By Colleen Howe, Trixie Yap and Anna Hirtenstein

(Reuters) -Oil prices fell on Thursday after the U.S. Federal Reserve signalled it would slow the pace of interest rate cuts in 2025, which could hurt economic growth, reduce fuel demand and strengthen the dollar.

Brent crude futures declined by 34 cents to $73.05 a barrel by 1219 GMT. U.S. West Texas Intermediate crude lost 16 cents to $70.42.

The declines gave back Wednesday’s gains on a drop in U.S. crude stocks and the Fed’s expected rate cut of 25 basis points.

Prices weakened after U.S. central bankers issued projections pointing to two quarter-point cuts in 2025 on concern over rising inflation. That was half a point less than they had flagged in September.

“The bottom line for oil is the longer the Fed stays on pause, the stronger the U.S. dollar. This tends to generate headwinds for commodities like oil,” said Harry Tchilinguirian at Onyx Capital Group.

A stronger dollar makes dollar-priced commodities more expensive while higher interest rates weigh on economic growth, potentially reducing demand for oil.

“The demand-supply balance going into 2025 continues to look unfavourable and predictions of more than 1.0 million bpd demand growth in 2025 look stretched in our opinion. Even if OPEC+ continues to withhold production, the market may still be in surplus,” said Suvro Sarkar, DBS Bank energy sector team leader.

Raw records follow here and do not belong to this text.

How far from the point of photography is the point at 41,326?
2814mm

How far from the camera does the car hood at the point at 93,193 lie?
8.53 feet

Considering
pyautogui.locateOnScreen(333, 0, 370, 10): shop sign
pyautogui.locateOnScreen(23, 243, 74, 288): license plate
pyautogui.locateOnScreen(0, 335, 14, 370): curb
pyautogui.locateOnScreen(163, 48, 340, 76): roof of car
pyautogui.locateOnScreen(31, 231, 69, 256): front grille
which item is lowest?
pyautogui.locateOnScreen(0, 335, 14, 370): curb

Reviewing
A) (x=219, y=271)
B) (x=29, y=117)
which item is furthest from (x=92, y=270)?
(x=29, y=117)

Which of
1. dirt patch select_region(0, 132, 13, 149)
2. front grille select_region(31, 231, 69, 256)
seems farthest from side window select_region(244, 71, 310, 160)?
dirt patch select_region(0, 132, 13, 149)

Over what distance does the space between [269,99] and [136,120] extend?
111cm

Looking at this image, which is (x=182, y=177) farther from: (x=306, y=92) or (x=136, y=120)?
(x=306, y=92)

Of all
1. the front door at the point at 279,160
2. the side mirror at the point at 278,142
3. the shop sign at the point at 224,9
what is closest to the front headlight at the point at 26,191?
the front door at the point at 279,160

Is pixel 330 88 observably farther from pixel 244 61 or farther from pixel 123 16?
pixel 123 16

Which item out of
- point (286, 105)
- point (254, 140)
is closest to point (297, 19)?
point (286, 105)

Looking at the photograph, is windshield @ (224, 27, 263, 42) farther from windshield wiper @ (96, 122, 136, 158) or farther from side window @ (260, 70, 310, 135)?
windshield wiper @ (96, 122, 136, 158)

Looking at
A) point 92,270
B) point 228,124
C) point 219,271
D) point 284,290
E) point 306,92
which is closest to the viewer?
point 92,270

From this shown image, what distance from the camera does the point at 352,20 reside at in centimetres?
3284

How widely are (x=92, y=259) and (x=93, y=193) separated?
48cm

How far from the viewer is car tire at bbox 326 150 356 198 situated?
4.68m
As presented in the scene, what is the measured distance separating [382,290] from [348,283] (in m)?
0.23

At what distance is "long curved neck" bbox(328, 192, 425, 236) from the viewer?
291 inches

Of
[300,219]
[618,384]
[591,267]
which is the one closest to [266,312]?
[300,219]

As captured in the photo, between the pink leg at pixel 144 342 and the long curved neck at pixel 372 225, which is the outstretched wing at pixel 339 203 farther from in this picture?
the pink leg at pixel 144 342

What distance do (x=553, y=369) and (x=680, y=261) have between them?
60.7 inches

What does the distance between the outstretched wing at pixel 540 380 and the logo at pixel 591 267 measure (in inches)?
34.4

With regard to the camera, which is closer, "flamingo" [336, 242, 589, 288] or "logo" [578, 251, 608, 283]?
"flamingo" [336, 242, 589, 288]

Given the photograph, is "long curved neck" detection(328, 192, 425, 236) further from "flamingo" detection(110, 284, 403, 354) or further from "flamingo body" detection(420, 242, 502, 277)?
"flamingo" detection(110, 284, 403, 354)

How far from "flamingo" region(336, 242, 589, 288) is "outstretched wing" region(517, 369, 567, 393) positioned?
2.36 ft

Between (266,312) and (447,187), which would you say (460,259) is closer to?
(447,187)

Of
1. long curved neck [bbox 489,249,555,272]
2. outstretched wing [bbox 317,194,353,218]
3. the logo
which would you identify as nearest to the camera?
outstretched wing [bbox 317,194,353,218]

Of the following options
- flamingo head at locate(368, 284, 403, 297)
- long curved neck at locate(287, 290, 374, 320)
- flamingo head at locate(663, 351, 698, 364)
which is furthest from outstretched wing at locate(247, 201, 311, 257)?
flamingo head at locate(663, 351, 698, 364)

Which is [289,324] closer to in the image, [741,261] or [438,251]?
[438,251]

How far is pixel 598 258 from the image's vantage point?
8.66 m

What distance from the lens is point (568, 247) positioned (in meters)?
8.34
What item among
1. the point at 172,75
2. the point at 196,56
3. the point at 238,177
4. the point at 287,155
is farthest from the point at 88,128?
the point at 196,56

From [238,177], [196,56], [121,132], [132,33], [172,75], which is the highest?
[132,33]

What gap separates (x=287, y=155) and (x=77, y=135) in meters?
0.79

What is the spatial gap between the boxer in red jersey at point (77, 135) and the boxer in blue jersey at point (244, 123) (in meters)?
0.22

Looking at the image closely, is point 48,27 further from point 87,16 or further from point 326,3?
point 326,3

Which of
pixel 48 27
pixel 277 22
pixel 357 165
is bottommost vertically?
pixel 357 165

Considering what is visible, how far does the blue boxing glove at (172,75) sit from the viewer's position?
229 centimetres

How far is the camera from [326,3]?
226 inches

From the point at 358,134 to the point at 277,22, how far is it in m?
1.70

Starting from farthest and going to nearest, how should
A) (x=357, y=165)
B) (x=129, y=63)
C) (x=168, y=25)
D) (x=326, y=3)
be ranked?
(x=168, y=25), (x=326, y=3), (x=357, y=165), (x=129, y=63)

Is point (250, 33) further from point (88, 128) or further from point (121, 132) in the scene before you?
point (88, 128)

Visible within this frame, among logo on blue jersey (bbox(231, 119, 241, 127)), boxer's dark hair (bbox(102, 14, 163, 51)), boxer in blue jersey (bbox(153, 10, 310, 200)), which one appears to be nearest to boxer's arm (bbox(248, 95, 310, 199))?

Though demand in the first half of December rose year on year, volumes remained lower than expected by some analysts.

JP Morgan analysts said that global oil demand growth for December so far was 700,000 barrels per day (bpd) less than it had expected, adding that global demand this year has risen by 200,000 bpd less than it had forecast in November 2023.

Official data from the Energy Information Administration on Wednesday showed U.S. crude stocks fell by 934,000 barrels in the week to Dec. 13. Analysts polled by Reuters had expected a drawdown of 1.6 million barrels. [EIA/S]

While the decline was less than expected, the market found support from last week’s rise in U.S. crude exports by 1.8 million bpd to 4.89 million bpd.